* Objetivo del ejercicio
Responde con datos del extracto sobre la Gilded Age:
1. ¿En qué año apuntó Karl Marx que la historia se repite?
2. ¿Quién dio su nombre a la Gilded Age?
3. ¿Cómo se llamó a los presidentes de esa época?

* Extracto del documento
**********

Tecnología, megalomanía y la nueva época dorada
Una frase que suele atribuirse al filósofo nacido en España y criado en los Estados Unidos George Santayana, afirma que «aquellos que no recuerdan el pasado están condenados a repetirlo», una idea que previamente Karl Marx había apuntado en 1851, «la historia se repite, primero como tragedia, y después como farsa«. En la historia de …
Una frase que suele atribuirse al filósofo nacido en España y criado en los Estados Unidos George Santayana, afirma que «aquellos que no recuerdan el pasado están condenados a repetirlo», una idea que previamente Karl Marx había apuntado en 1851, «la historia se repite, primero como tragedia, y después como farsa«.
En la historia de los Estados Unidos, la Gilded Age, o Edad Dorada es el período que va desde fines de la década de 1870 hasta fines de la década de 1890, que recibió su nombre de Mark Twain, que en una novela de 1873 dejaba claro que esa época de excesos materialistas marcados por una corrupción política generalizada no era, en realidad de oro, sino que simplemente tenía una fina capa de oropel que hacía parecer impresionante algo que no lo era en absoluto.
La Gilded Age se caracterizó especialmente por una política prácticamente ausente, los llamados forgettable presidents, y por una serie de empresarios y financieros, los llamados robber barons (Cornelius Vanderbilt, Andrew Carnegie, J.P. Morgan, John D. Rockefeller, Jay Gould, Jim Fisk y Russell Sage) que supieron aprovechar la total ausencia de regulación, la debilidad y corruptibilidad de los políticos del momento y el rápido crecimiento económico, asentado sobre un consumo desenfrenado, la destrucción de los recursos naturales, la influencia sobre los altos niveles de gobierno, la esclavitud salarial, y en la adquisición de competidores para crear monopolios en sectores enteros que controlaban completamente el mercado, sin restricciones de ningún tipo.
Me pareció muy interesante ver al presidente saliente, Joe Biden, en medio del último frenesí por promulgar órdenes ejecutivas que intentasen por todos los medios evitar la destrucción de su legado por parte de Donald Trump, aludir precisamente a esa Gilded Age y a la oligarquía que va a dominar la política estadounidense los próximos cuatro años, un conjunto de billonarios tecnológicos megalómanos que conforman un complejo industrial, agrupados en torno a la figura de un presidente débil que les ha prometido, a cambio de donaciones a su campaña, dejarles actuar a su antojo y, sobre todo, sin regulación de ningún tipo que les detenga. Corruptibilidad y capitalismo de amiguetes al poder, la misma que parece legitimar que un presidente lance memecoins para enriquecerse personalmente. Aquí vale todo.

**********

* Material extraído
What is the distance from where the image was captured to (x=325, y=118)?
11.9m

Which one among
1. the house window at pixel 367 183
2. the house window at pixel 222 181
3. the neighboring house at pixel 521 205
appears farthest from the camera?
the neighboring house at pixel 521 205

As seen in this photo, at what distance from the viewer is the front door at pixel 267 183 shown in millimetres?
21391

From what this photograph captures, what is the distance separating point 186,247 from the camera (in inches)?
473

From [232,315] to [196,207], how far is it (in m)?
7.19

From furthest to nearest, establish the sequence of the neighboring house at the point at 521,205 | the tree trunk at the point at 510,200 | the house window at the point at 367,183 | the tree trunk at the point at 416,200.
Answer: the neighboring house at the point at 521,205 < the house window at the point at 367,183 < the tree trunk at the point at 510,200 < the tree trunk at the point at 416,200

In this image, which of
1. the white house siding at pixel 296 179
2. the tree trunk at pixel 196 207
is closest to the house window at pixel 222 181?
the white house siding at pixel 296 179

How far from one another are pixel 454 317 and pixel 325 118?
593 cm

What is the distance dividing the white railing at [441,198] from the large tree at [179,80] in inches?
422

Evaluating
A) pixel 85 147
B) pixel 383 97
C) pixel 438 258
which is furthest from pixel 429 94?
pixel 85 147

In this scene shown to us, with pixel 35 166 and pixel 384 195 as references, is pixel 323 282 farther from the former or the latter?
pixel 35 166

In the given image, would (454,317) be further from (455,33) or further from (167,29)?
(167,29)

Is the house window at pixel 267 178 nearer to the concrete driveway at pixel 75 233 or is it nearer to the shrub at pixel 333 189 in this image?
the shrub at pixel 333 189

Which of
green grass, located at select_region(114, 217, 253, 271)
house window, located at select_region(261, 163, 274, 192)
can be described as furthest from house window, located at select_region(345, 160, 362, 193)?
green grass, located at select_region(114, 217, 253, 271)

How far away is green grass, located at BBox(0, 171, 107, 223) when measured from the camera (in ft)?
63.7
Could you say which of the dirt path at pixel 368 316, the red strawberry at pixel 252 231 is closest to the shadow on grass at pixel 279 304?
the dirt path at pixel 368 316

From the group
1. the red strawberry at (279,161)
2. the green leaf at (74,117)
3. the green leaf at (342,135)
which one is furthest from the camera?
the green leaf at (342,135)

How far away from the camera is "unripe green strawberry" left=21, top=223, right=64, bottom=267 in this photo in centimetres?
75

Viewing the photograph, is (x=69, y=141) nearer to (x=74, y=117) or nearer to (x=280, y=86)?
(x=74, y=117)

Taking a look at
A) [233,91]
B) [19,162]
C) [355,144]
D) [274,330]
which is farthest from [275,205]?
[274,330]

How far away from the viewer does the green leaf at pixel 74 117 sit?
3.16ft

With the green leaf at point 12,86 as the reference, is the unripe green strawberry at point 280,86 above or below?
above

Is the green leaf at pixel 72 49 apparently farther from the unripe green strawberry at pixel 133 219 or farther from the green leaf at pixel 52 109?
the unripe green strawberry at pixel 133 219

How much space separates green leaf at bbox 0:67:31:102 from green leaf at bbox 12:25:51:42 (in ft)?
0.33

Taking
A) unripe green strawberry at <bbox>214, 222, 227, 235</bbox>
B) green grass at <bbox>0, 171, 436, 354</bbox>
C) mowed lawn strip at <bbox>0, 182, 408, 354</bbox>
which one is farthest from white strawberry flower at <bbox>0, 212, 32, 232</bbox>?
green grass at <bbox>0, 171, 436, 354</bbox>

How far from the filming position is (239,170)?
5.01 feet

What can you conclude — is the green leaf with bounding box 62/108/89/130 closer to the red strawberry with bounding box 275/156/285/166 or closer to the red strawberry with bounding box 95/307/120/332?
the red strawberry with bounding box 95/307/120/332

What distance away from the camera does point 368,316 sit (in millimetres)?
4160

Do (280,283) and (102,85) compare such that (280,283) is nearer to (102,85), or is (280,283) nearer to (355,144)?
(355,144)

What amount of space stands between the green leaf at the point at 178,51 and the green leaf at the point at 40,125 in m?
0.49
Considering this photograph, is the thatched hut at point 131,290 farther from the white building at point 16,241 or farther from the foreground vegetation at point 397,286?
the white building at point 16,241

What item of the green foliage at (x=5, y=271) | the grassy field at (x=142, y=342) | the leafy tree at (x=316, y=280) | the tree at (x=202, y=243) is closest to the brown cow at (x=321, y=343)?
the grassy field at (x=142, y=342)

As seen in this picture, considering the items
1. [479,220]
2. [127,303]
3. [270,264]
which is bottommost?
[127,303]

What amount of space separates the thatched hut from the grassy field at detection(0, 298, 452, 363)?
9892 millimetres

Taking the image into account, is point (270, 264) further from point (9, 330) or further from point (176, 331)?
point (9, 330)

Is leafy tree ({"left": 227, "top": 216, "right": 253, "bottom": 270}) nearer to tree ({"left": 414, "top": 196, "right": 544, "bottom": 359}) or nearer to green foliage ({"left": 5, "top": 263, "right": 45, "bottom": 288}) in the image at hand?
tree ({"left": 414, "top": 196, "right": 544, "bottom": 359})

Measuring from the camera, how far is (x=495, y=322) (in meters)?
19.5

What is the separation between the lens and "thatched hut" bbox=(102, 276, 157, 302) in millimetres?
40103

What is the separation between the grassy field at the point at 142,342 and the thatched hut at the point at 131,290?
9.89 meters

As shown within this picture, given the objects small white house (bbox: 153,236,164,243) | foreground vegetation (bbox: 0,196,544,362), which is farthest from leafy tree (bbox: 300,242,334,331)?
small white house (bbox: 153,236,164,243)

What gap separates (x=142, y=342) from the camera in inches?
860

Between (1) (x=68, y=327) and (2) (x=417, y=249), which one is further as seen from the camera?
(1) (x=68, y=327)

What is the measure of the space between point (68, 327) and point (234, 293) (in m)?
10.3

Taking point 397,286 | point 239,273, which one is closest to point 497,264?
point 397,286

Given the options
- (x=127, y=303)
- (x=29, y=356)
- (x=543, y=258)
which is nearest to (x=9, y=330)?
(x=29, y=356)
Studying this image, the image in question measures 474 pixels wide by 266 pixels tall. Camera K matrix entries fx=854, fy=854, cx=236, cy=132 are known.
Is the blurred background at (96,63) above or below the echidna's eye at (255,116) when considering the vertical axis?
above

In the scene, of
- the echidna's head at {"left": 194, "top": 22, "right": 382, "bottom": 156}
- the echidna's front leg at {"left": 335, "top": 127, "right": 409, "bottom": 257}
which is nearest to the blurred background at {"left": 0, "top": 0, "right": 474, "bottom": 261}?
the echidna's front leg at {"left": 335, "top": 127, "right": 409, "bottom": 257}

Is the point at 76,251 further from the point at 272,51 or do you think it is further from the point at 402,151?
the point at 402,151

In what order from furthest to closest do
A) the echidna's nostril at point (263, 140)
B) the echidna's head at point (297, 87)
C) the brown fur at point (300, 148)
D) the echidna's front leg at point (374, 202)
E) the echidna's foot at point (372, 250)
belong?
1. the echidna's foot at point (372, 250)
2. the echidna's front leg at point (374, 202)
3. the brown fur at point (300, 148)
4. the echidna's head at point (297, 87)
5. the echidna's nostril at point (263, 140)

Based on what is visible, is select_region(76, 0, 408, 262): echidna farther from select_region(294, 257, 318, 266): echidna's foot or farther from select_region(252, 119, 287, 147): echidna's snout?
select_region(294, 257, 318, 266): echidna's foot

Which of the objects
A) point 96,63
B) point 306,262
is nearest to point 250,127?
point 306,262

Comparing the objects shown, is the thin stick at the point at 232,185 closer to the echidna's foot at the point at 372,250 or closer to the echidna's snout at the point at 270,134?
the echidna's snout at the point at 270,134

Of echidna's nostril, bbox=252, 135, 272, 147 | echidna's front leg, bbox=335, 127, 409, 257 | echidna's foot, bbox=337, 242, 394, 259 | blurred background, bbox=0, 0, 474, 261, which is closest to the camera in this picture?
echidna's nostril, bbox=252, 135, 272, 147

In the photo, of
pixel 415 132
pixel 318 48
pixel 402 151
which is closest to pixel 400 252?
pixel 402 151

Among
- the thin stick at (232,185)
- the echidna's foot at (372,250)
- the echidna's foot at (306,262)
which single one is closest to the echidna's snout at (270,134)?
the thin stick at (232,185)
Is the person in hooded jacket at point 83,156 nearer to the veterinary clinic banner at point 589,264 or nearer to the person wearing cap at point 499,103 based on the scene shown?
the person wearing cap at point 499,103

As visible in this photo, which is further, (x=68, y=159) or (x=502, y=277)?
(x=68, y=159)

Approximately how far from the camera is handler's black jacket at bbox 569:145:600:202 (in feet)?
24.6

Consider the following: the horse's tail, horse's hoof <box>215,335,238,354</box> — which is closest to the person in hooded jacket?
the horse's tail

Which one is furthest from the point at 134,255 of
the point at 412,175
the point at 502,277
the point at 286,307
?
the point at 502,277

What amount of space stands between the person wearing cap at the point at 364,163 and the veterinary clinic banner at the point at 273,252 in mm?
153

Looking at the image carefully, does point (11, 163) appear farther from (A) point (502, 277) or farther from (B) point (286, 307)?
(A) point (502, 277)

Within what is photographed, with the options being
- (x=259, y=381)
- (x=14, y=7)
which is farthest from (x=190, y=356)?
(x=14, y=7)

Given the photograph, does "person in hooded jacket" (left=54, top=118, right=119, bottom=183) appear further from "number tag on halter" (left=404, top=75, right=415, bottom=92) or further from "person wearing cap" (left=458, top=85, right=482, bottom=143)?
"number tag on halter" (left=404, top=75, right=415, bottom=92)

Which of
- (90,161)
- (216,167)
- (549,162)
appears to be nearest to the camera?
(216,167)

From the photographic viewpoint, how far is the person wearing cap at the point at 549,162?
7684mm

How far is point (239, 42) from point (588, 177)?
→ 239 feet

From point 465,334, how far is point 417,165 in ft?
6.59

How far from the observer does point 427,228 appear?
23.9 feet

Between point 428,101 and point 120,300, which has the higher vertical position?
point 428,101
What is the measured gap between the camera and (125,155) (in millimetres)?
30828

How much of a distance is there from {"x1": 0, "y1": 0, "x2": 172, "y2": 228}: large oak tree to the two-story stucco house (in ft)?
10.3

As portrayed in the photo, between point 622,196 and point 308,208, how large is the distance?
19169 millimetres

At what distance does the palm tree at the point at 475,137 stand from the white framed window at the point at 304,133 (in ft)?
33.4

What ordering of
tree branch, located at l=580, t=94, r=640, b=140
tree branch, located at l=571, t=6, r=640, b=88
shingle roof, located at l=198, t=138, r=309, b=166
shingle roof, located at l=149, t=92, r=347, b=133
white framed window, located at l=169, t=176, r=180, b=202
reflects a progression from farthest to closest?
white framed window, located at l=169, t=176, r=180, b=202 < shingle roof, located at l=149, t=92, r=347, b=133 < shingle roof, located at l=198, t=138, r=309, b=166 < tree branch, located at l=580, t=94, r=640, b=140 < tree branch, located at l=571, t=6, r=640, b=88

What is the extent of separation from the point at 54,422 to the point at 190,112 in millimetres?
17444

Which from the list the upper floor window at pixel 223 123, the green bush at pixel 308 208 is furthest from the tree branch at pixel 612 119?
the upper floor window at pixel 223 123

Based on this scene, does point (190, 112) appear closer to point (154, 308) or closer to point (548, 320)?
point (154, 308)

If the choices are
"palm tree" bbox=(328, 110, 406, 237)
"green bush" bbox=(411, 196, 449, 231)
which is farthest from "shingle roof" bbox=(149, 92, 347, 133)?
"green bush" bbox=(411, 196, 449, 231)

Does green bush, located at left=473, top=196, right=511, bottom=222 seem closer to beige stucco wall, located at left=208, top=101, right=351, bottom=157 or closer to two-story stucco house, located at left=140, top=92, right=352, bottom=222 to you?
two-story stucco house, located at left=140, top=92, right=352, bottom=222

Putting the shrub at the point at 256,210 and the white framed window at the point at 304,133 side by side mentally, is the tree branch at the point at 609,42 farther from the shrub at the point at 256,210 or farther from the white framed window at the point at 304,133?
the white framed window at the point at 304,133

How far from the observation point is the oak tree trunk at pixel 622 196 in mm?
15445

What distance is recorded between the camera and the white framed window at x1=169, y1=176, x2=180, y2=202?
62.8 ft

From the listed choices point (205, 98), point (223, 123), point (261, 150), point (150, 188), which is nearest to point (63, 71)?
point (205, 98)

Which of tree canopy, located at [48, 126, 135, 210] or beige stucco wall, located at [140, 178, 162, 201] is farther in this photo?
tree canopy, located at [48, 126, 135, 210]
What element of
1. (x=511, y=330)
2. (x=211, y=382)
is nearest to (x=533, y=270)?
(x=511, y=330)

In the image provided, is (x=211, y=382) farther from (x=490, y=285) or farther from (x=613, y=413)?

**********

* Respuesta final
1. En 1851.
2. Mark Twain, en una novela de 1873.
3. Forgettable presidents.